If the number of votes coming out of jail is low, that doesn’t prove people don’t care, or aren’t trying. Jen Dean of Chicago Votes says she witnessed that before the voting machines arrived at Cook County.
“I was specifically in the women’s division in the jail. Seventy-four per cent of the women in that jail said – I want to vote. And they all filled out the ballot applications. When it came time for their ballots, between people either getting out of jail, new people coming in, forms getting lost, incomplete forms, it comes down to only 20 to 40 ballots that actually get filled out. When there’s 80-plus women in that division. So people definitely do want to vote, I think it’s more the voting barriers that are placed in jail making it very difficult.”
Simplifying the process can make a big difference to take-up. Since Cook County got voting machines, Mr Mauer notes, they had a “very high voter turnout in the [March 2020] primary”. And for this election, it already stands at over 40% – which will rise as several hundred mail-in votes are added.
Problems with voting in jail disproportionately affect communities of colour, because they are imprisoned at disproportionate rates. Almost half of those in US jails are African American or Latino.
Research shows that over-exposure to the criminal justice system (whether through police stops, arrests, or living in a heavily policed neighbourhood) makes people less likely to vote.
How do you make the case to someone uninterested or wary, who may never have cast a ballot before they were locked up?
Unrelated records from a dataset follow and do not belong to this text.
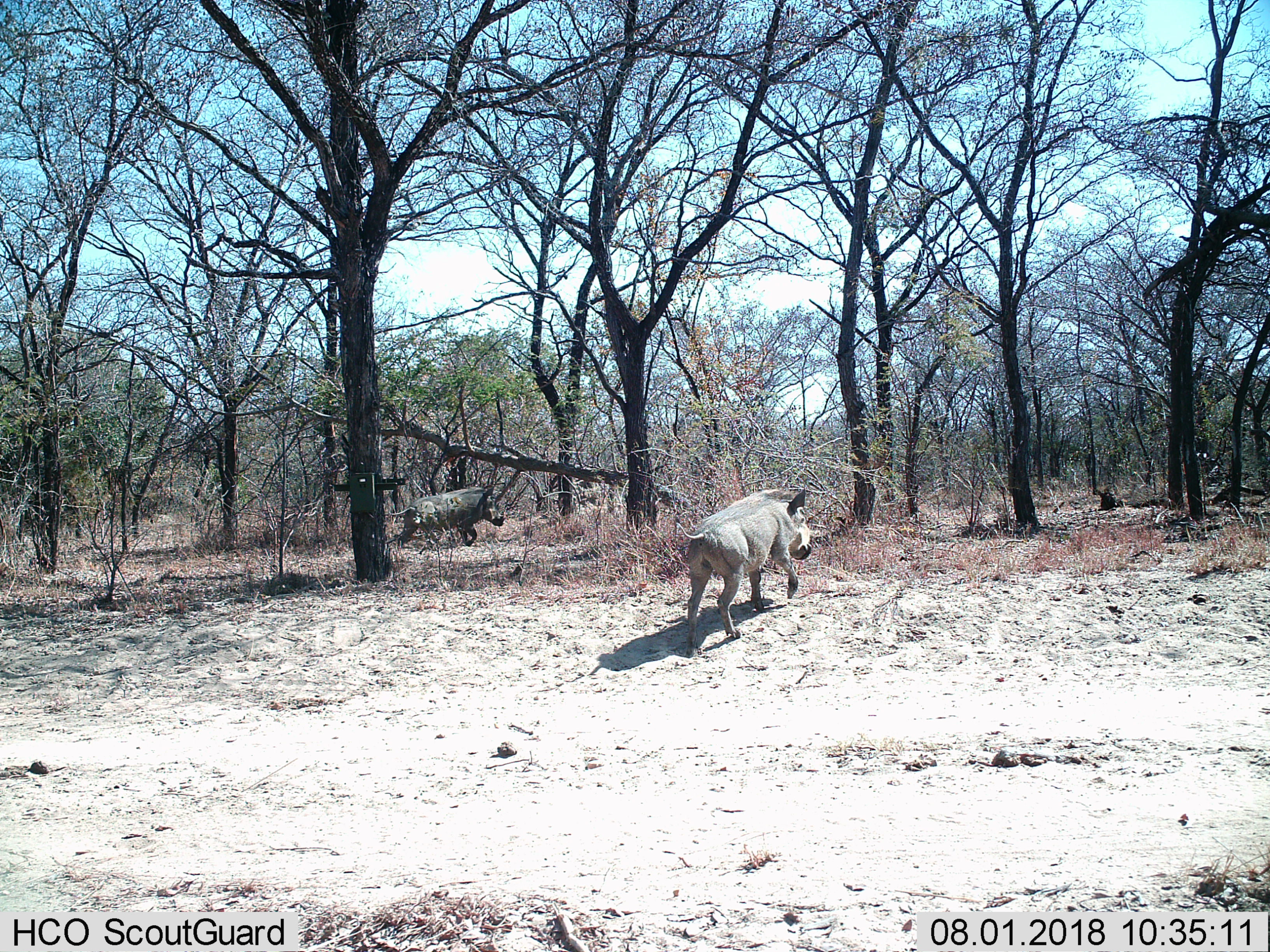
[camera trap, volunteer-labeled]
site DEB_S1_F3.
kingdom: Animalia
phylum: Chordata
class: Mammalia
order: Artiodactyla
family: Suidae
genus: Phacochoerus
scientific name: Phacochoerus africanus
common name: warthog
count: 2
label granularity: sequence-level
Ms Dean says: “I would encourage people to think about the structures in their neighbourhoods or the environment that they grew up in, that may have led them down a pathway that ultimately led them to jail, or made it more likely for them to be incarcerated. These are systems that could have been structured in a way that could have helped you to avoid it, you know?
“The quality of the jails that they’re in is horrendous, and unless those people that are actually impacted by the poor quality of the jail have a voice, they’re going to continue to be ignored.”
Another factor that can win over sceptical voters: In the US, elected officials such as sheriffs, judges and prosecutors are on the ballot.
“That is something that definitely resonates with people when they are going through the legal system,” says Ms Dean. “Hey – did you know you either get to vote for this judge who helped you out, or you get to vote against this judge who you felt treated you unfairly?”
Prisoner turned community organiser Renaldo Hudson takes a more robust approach to voter recruitment.
“I’m doing a call-out every chance I get,” he says. “How dare you walk around with the right to vote and you don’t act upon it!”
This election will mark the second vote of his life and his first as a free man. The last time he cast a ballot was in the 1980s, when Chicago had its first black mayor, Harold Washington, and he was still in pre-trial detention.
He has this advice for people in jail who can vote, but might not:
“Listen, prison is already an inconvenience. Anyone that is incarcerated, or has been, knows that everything about prison is an inconvenience.
“Make the request. Because they don’t have to like you, or the fact that you are making the request: it’s your constitutional right. And it’s your social duty.”